What is the basic lemma on composition of probability generating functions? What is the basic lemma on composition of probability generating functions and how is it most clearly proved?
(I'm posting this mainly to see if I can write an answer as clearly and simply as possible, but maybe other people know things about this that I don't and can post answers from their points of view.)
 A: Do you mean this?  Let $S = \sum_{i\le N} Y_i$ where $N, Y_1, Y_2, \ldots$ are independent integer-valued random variables where $N\ge 0$ a.s., and $\mathbb E[z^N] = f(z)$ while $\mathbb E[z^{Y_i}] = g(z)$, then
$$ \mathbb E[z^S] = f(g(z))$$
A: Suppose a random variable $X$ takes values in the set $\{0,1,2,3,\ldots\},$ each finite cardinal number having a probability assigned to it, their sum being $1.$
The ordinary generating function of this sequence of probabilities is
$$
g_X(s) = \sum_{x=0}^\infty \Pr(X=x) s^x = \operatorname E(s^X).
$$
It is routine to see that if $X,Y$ are independent random variables then
\begin{align*}
& g_{X+Y}(s) = \operatorname E(s^{X+Y}) \\[8pt]
= {} & \operatorname E(s^X) \operatorname E(s^Y) & & \text{by independence} \\[8pt]
= {} & g_X(s) g_Y(s).
\end{align*}
(This simplicity of this argument is something that I actually missed in a recent stackexchange posting because my attention at that moment was on other aspects of my topic.)
Lemma: Suppose $X$ is as above and $Y_1,Y_2,Y_3,\ldots$ are identically distributed, also taking values in $\{0,1,2,3,\ldots\}$ and $X, Y_1,Y_2, Y_3,\ldots$ are independent.

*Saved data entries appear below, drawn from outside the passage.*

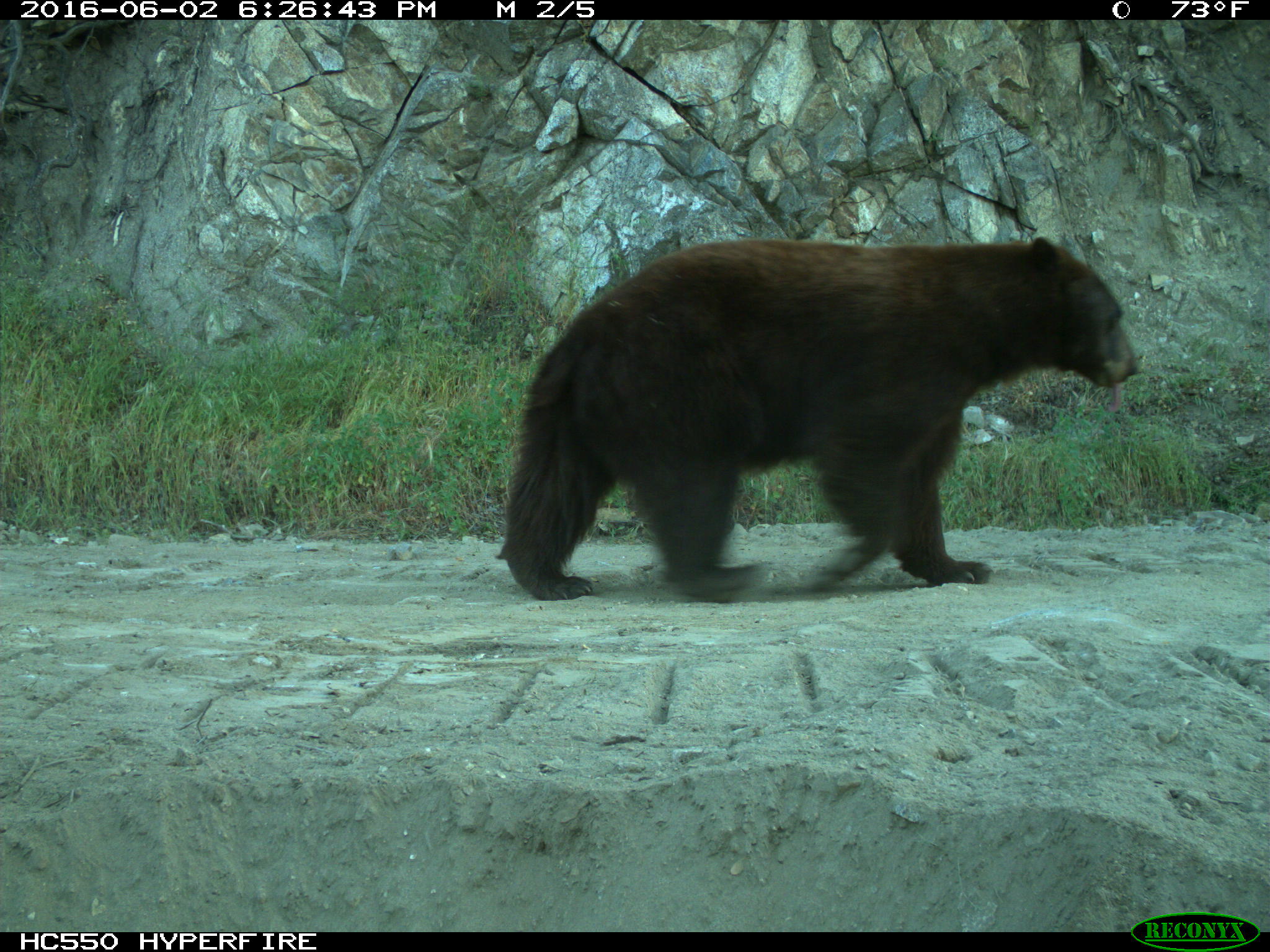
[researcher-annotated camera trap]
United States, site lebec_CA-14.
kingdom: Animalia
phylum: Chordata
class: Mammalia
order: Carnivora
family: Ursidae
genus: Ursus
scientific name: Ursus americanus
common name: american black bear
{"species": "Ursus americanus (american black bear)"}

Let $g_Y$ denote the probability generating function of any of $Y_1,Y_2,Y_3,\ldots\,.$ Let
$$
Z = \sum_{n=1}^X Y_n.
$$
Then $g_Z(s) = g_X(g_Y(s)).$
Proof:
\begin{align}
g_Z(s) & = \operatorname E(s^Z) = \operatorname E(\operatorname E(s^Z \mid X)) \\[8pt]
& = \operatorname E( \operatorname E(s^{Y_1+\cdots+Y_X} \mid X)) \\[8pt]
& = \operatorname E( g_Y(s)^X ) & &\text{(This follows from} \\
& & & \phantom{\text{(}}\text{the “routine'' thing} \\
& & & \phantom{\text{(}}\text{mentioned above.)} \\[8pt]
& = g_X(g_Y(s)).
\end{align}